• _Page_
________________________
Here, in making the disputed statements, the prosecutor never implied to the jury that Jameson had a duty to retreat either as to his self-defense or defense of dwelling claims. Instead, the prosecutor just asked the jury to use its common sense when evaluating the believability of Jameson's testimony in support of his self-defense and defense of dwelling claims since Jameson was able to repeatedly retreat into his house and lock the door after battering Fadden. This was permissible under our Supreme Court precedent. As a result, Jameson's argument that the prosecutor misstated the law by implying he had the duty to retreat is flawed.

3. Prosecutorial Error Analysis: Intentional Conduct Statements

During closing arguments, the prosecutor told the jury the following:

"But what did [Commons] tell you? What did [Fadden] tell you? That during this glass-breaking situation, . . . after he came back, and after the defendant struck him with the hatchet, he started falling to the ground. [Ousdahl] was trying to catch him, and that's when he fell on [Jameson]. Obviously, that's when [Jameson's] wrist was broken. There was no ill intent, intent to harm from [Fadden] to [Jameson]. They both testified that he fell. Actually all the testimony has been that [Fadden] fell on [Jameson]. There was not an intentional act to break [Jameson's] arm.
. . . .
"The defendant is permitted to use physical force against another person, including a weapon, when and to the extent that it appears to him and he reasonably believes that physical force is necessary to defend himself against the other person's imminent use of unlawful force. Reasonable belief requires both a belief by the defendant and, two, the existence of facts that will persuade a reasonable person to that belief.
"He's pounding on my door, come out, he's calling me names. Imminent force? He reasonably believes that he has to protect himself against the imminent use of unlawful force? It's too out of history. [Fadden has] never tried to hurt him before, and [Fadden] wasn't trying to hurt him that night. [Fadden] was angry, especially after he got hit in the head with a bottle. [Fadden] was angry, but there's never been one bit of
evidence that [Fadden] struck, did anything violent to him. Even his own testimony was that [Fadden] fell on him, that's how his wrist broke.
. . . .
"Even by his own account [Fadden] accidently fell on him. Didn't mean to hurt him. Didn't mean to break his wrist. His wrist broke when he fell. There was never any evidence the [Fadden] was being aggressive toward the defendant." (Emphases added.)

According to Jameson, by making the preceding italicized arguments, the prosecutor implied that Fadden (1) had to intend to hurt him to have a valid self-defense claim and (2) had to intend to enter his dwelling to have a valid defense of dwelling claim. He further asserts that the prosecutor's statements were misstatements of law because nothing in K.S.A. 2020 Supp. 21-5222's and K.S.A. 21-5223's plain language states that a person using force in self-defense or in defense of his or her dwelling must be responding to the other's intentionally unlawful conduct. But a fair reading of the prosecutor's statements shows that she never implied that Fadden had to act intentionally for Jameson to raise valid self-defense and defense of dwelling claims.
________________________
• _Dataset section_
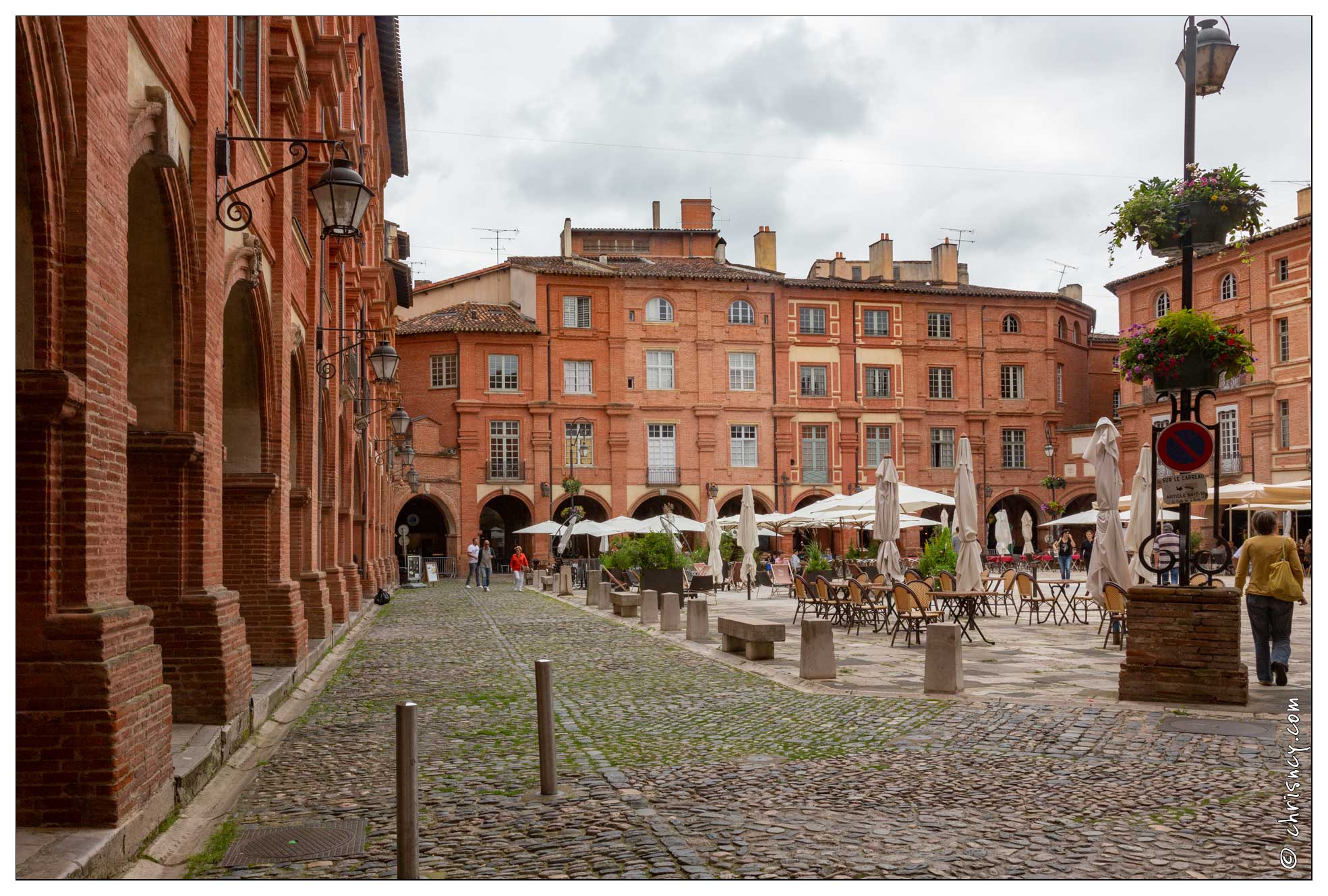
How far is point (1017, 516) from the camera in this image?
________________________
• _Written problem_
Reproduce the stretch of the court opinion from "3. Prosecutorial Error" through "break [Jameson's] arm.".

• _Answer for the task_
3. Prosecutorial Error Analysis: Intentional Conduct Statements

During closing arguments, the prosecutor told the jury the following:

"But what did [Commons] tell you? What did [Fadden] tell you? That during this glass-breaking situation, . . . after he came back, and after the defendant struck him with the hatchet, he started falling to the ground. [Ousdahl] was trying to catch him, and that's when he fell on [Jameson]. Obviously, that's when [Jameson's] wrist was broken. There was no ill intent, intent to harm from [Fadden] to [Jameson]. They both testified that he fell. Actually all the testimony has been that [Fadden] fell on [Jameson]. There was not an intentional act to break [Jameson's] arm.